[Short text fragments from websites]
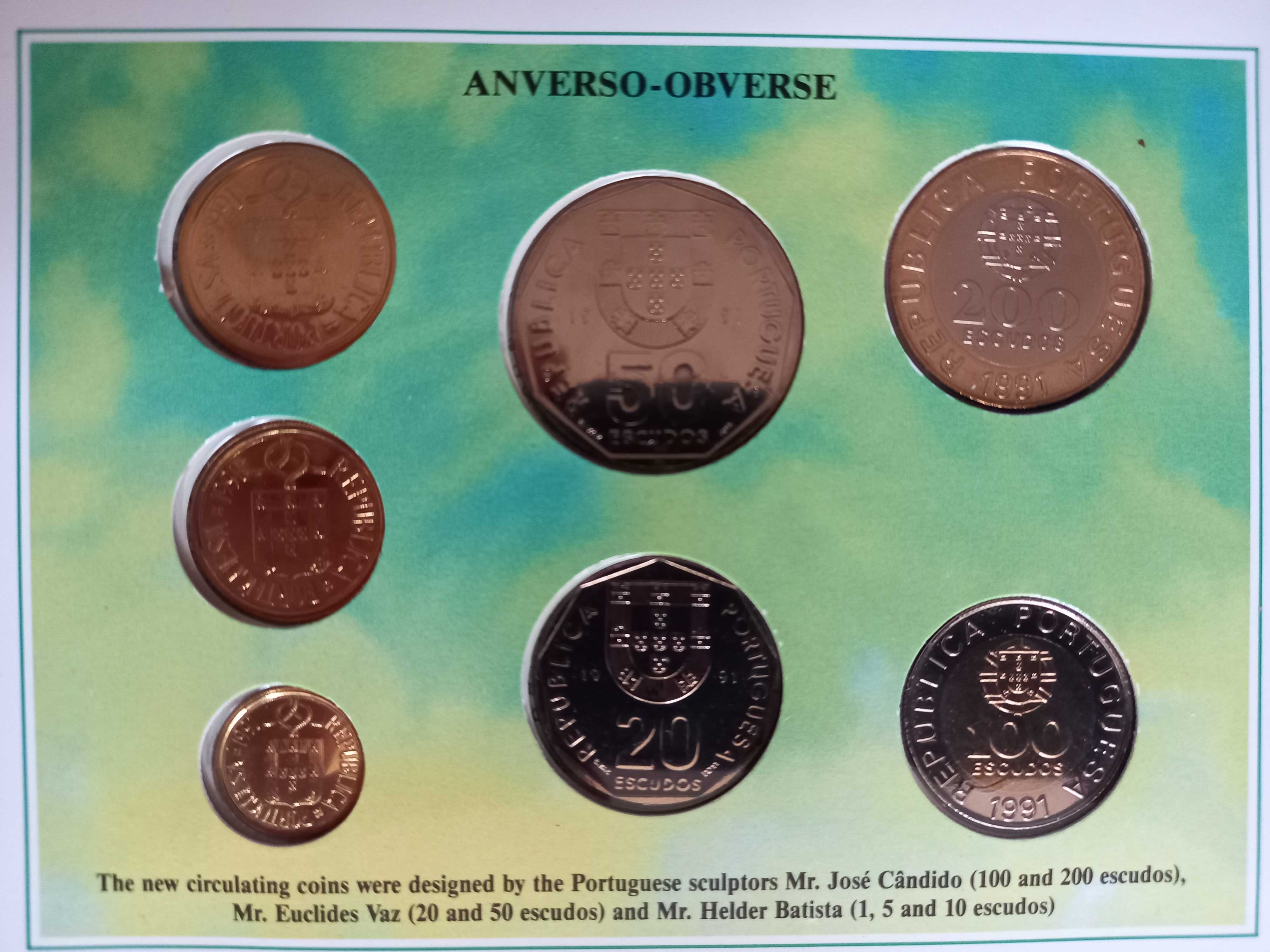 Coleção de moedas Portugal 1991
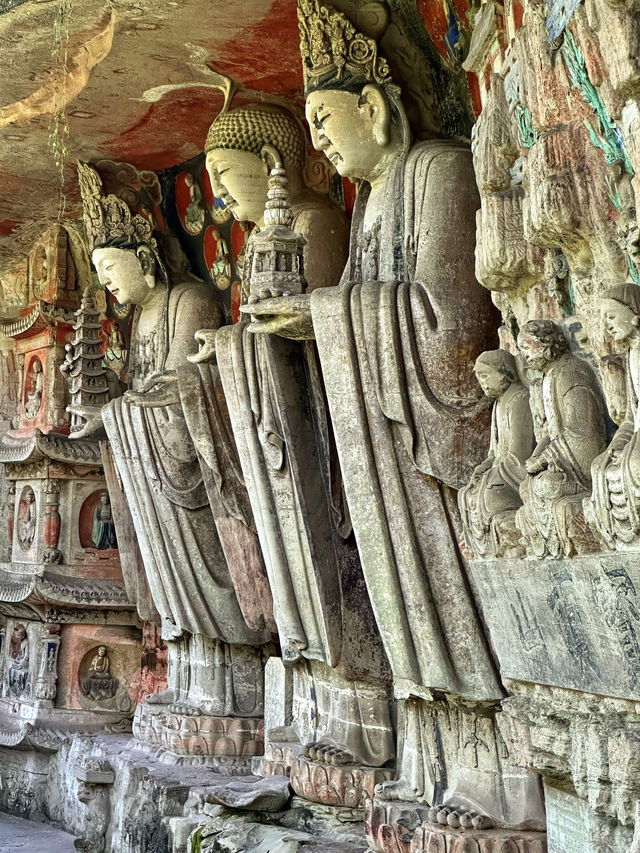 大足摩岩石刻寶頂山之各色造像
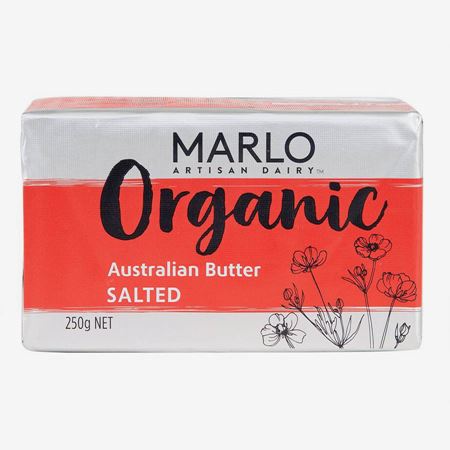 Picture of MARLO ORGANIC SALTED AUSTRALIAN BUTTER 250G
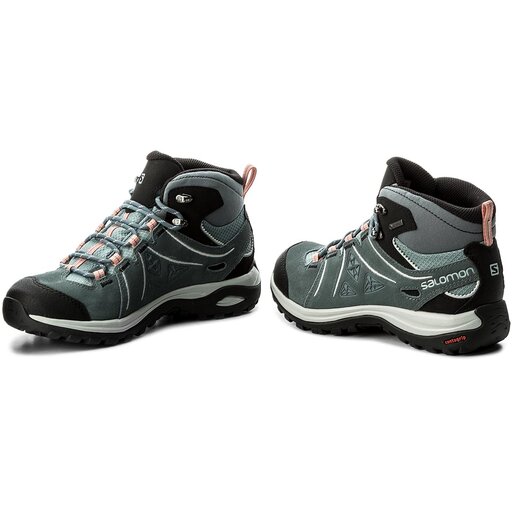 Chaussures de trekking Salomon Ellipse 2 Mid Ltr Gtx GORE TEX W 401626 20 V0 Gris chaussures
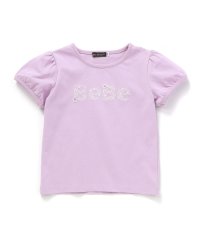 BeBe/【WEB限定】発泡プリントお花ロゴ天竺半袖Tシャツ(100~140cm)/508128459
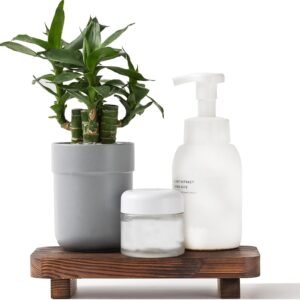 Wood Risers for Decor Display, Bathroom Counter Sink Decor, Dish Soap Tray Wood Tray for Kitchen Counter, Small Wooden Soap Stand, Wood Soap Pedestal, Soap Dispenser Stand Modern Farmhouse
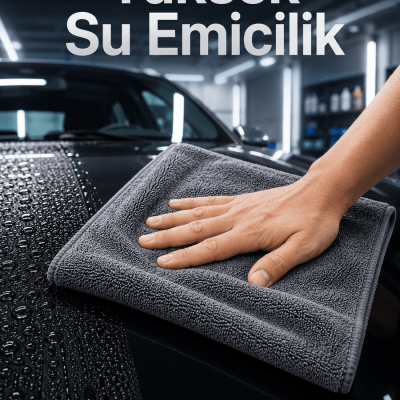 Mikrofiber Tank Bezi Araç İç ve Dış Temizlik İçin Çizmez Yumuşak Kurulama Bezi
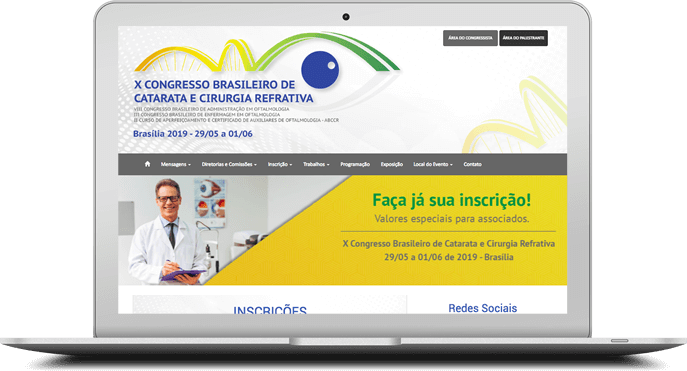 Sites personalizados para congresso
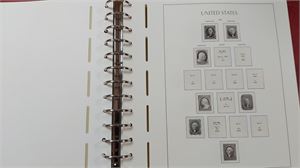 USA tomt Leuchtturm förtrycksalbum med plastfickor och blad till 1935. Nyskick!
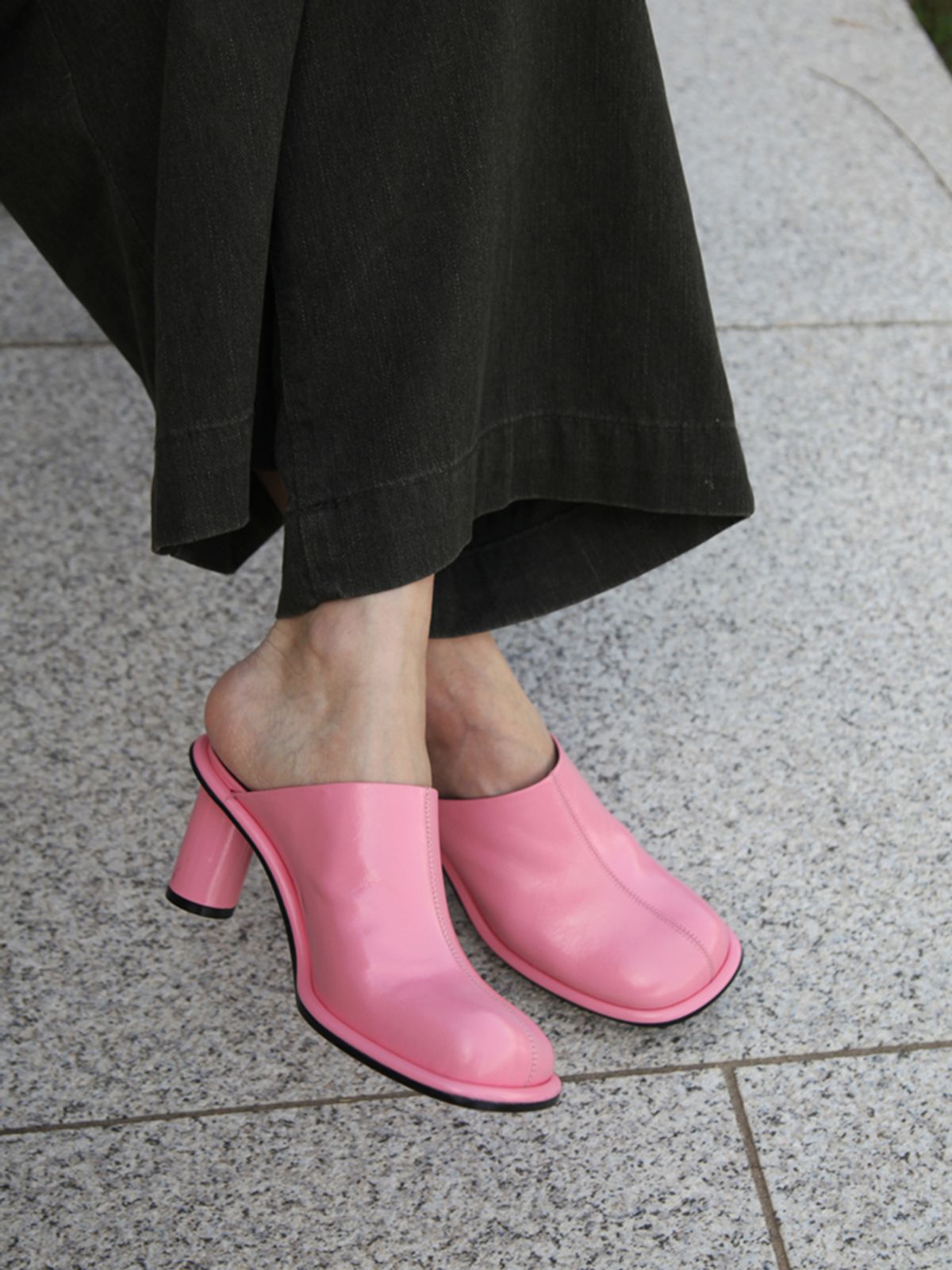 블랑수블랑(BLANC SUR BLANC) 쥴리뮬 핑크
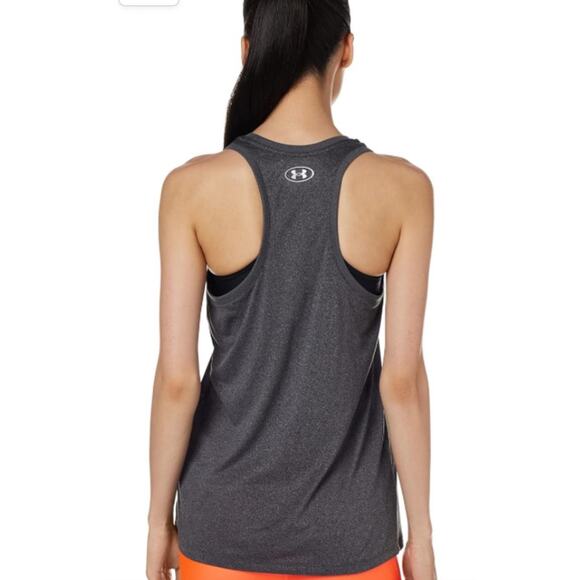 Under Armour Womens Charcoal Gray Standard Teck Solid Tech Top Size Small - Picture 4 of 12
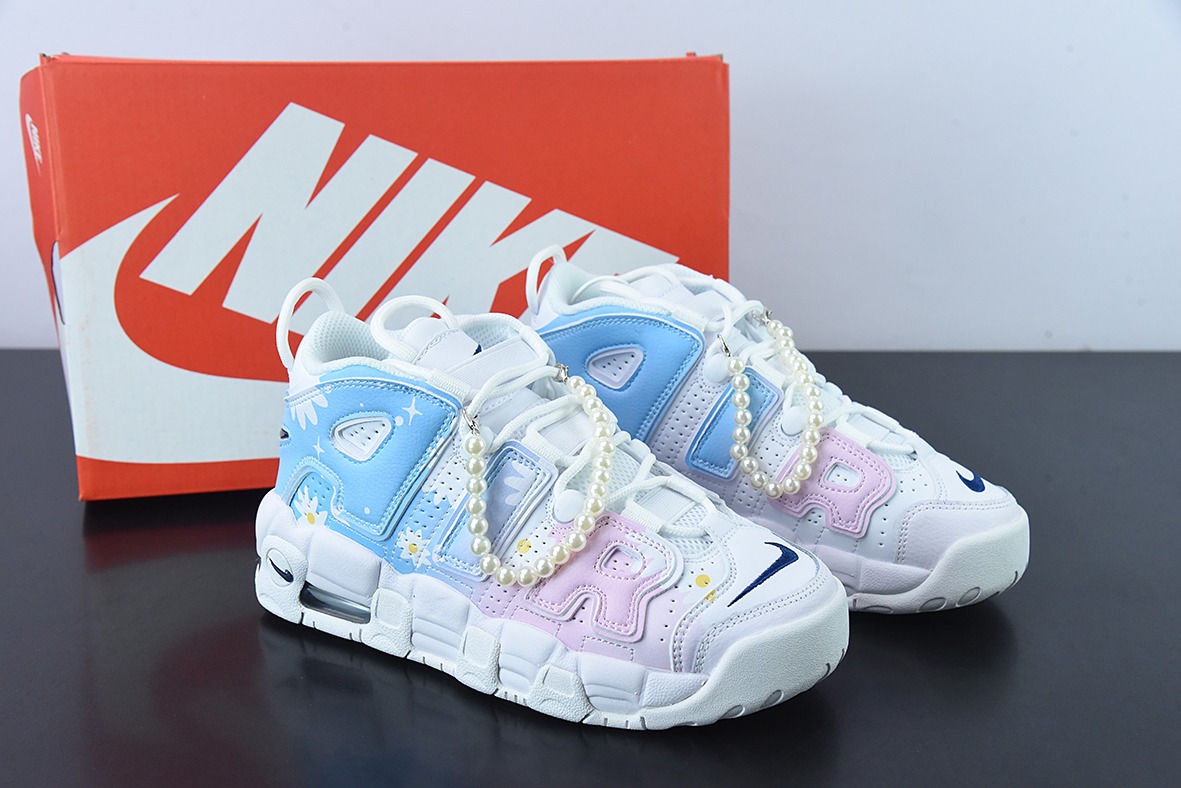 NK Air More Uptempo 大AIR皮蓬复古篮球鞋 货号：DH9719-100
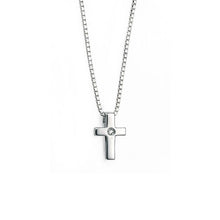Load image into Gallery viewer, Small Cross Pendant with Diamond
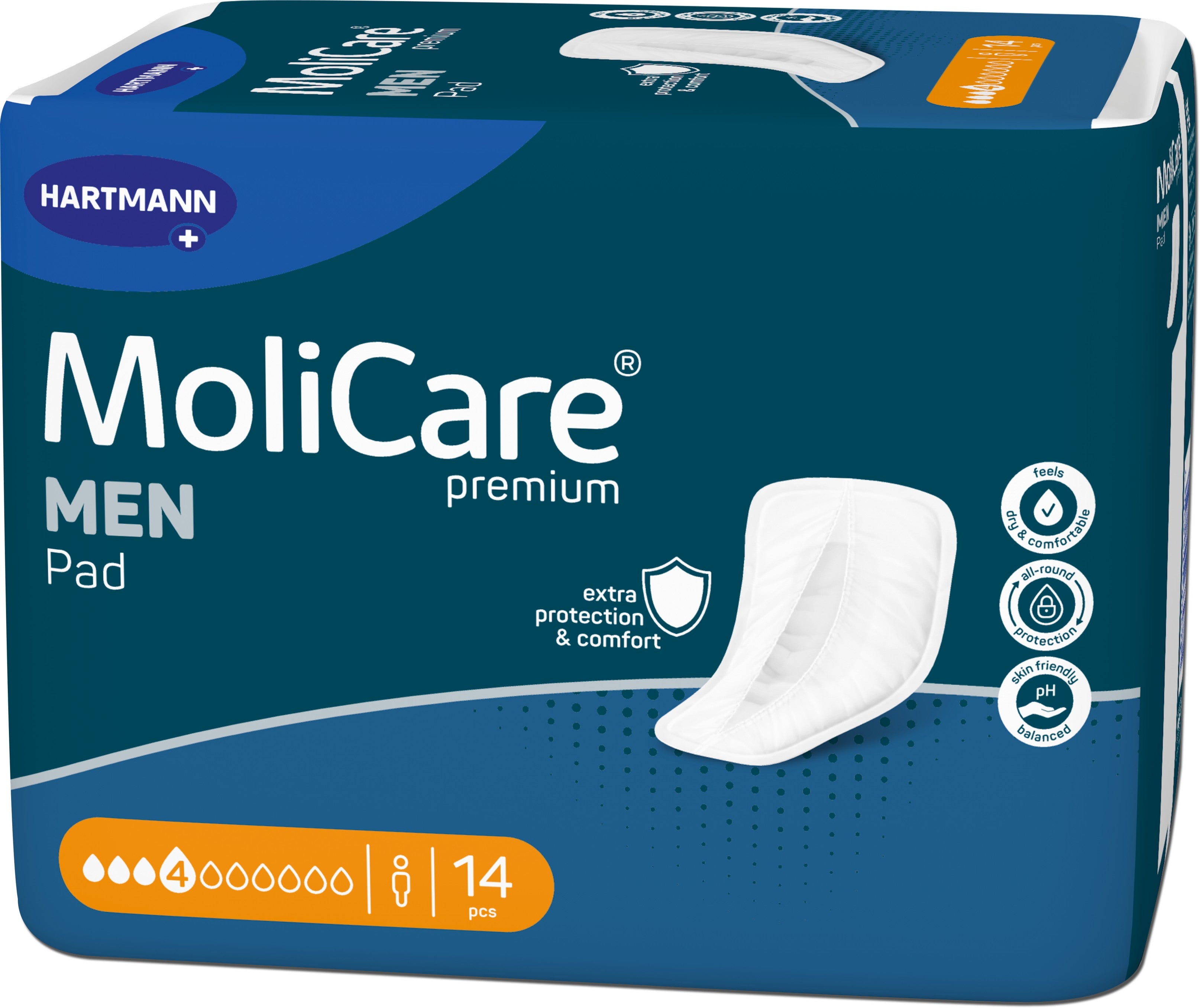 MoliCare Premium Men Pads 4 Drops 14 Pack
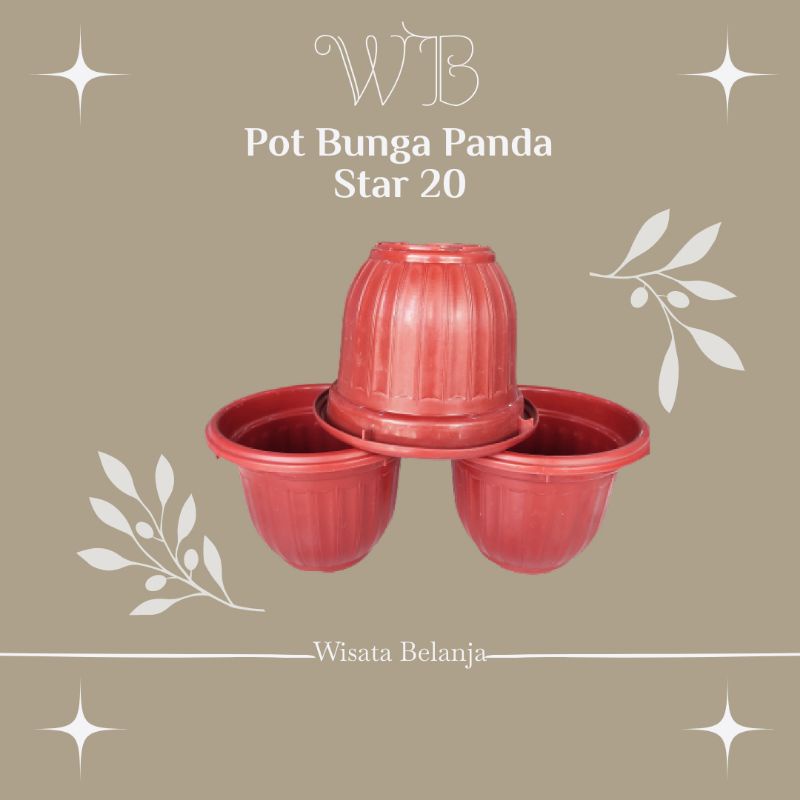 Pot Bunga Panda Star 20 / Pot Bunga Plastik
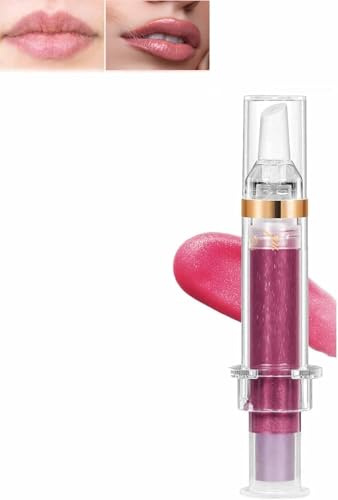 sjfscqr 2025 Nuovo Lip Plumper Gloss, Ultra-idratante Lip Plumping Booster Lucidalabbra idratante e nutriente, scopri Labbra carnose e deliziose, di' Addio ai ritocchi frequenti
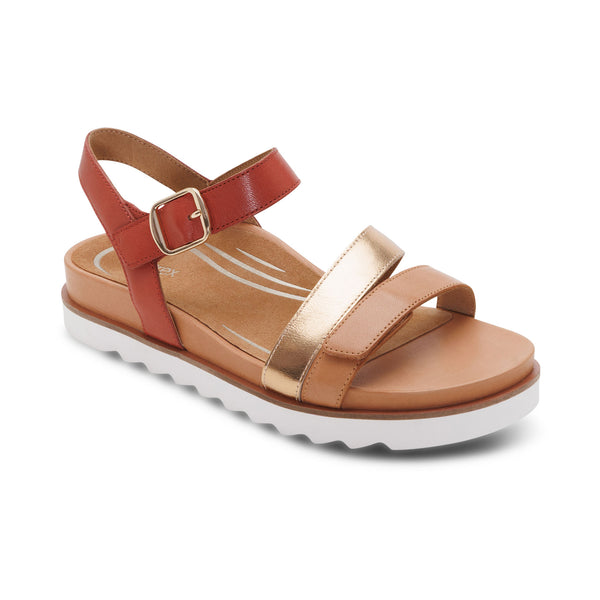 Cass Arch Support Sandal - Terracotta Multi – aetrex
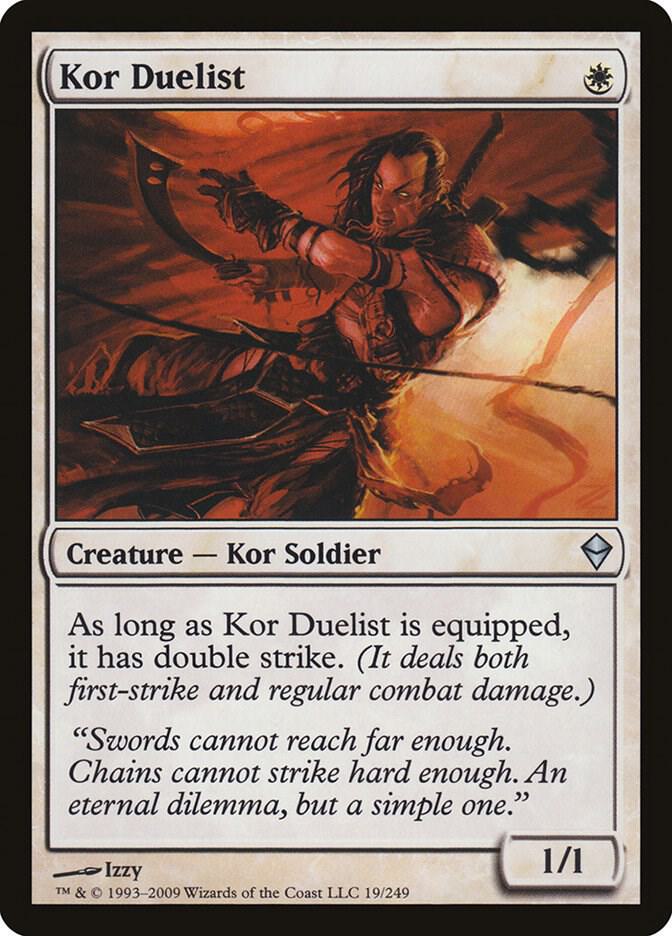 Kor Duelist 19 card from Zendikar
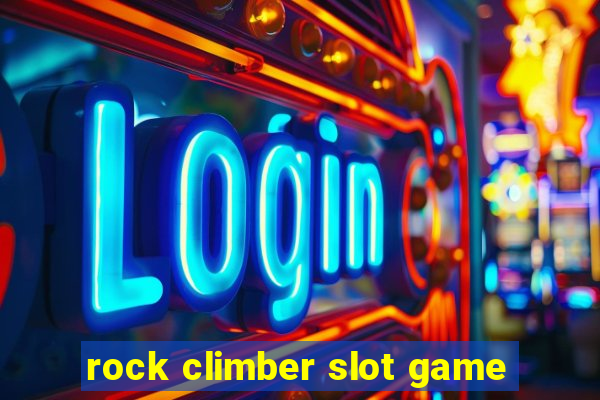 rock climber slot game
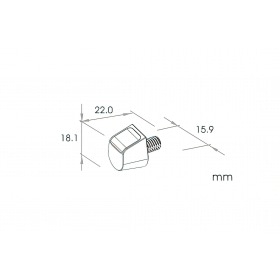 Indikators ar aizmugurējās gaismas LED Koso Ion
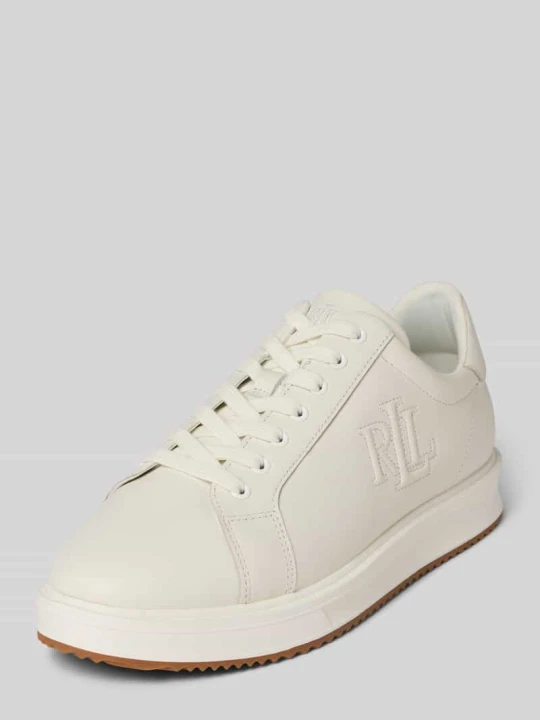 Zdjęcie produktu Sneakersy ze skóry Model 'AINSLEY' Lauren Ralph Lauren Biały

### PROBLEM STATEMENT
Print the entries again exactly as they appear above. Do not print the pictures.

### ANSWER SPACE
 Coleção de moedas Portugal 1991
 大足摩岩石刻寶頂山之各色造像
 Picture of MARLO ORGANIC SALTED AUSTRALIAN BUTTER 250G
 Chaussures de trekking Salomon Ellipse 2 Mid Ltr Gtx GORE TEX W 401626 20 V0 Gris chaussures
 BeBe/【WEB限定】発泡プリントお花ロゴ天竺半袖Tシャツ(100~140cm)/508128459
 Wood Risers for Decor Display, Bathroom Counter Sink Decor, Dish Soap Tray Wood Tray for Kitchen Counter, Small Wooden Soap Stand, Wood Soap Pedestal, Soap Dispenser Stand Modern Farmhouse
 Mikrofiber Tank Bezi Araç İç ve Dış Temizlik İçin Çizmez Yumuşak Kurulama Bezi
 Sites personalizados para congresso
 USA tomt Leuchtturm förtrycksalbum med plastfickor och blad till 1935. Nyskick!
 블랑수블랑(BLANC SUR BLANC) 쥴리뮬 핑크
 Under Armour Womens Charcoal Gray Standard Teck Solid Tech Top Size Small - Picture 4 of 12
 NK Air More Uptempo 大AIR皮蓬复古篮球鞋 货号：DH9719-100
Load image into Gallery viewer, Small Cross Pendant with Diamond
 MoliCare Premium Men Pads 4 Drops 14 Pack
 Pot Bunga Panda Star 20 / Pot Bunga Plastik
 sjfscqr 2025 Nuovo Lip Plumper Gloss, Ultra-idratante Lip Plumping Booster Lucidalabbra idratante e nutriente, scopri Labbra carnose e deliziose, di' Addio ai ritocchi frequenti
 Cass Arch Support Sandal - Terracotta Multi – aetrex
 Kor Duelist 19 card from Zendikar
 rock climber slot game
 Indikators ar aizmugurējās gaismas LED Koso Ion
 Zdjęcie produktu Sneakersy ze skóry Model 'AINSLEY' Lauren Ralph Lauren Biały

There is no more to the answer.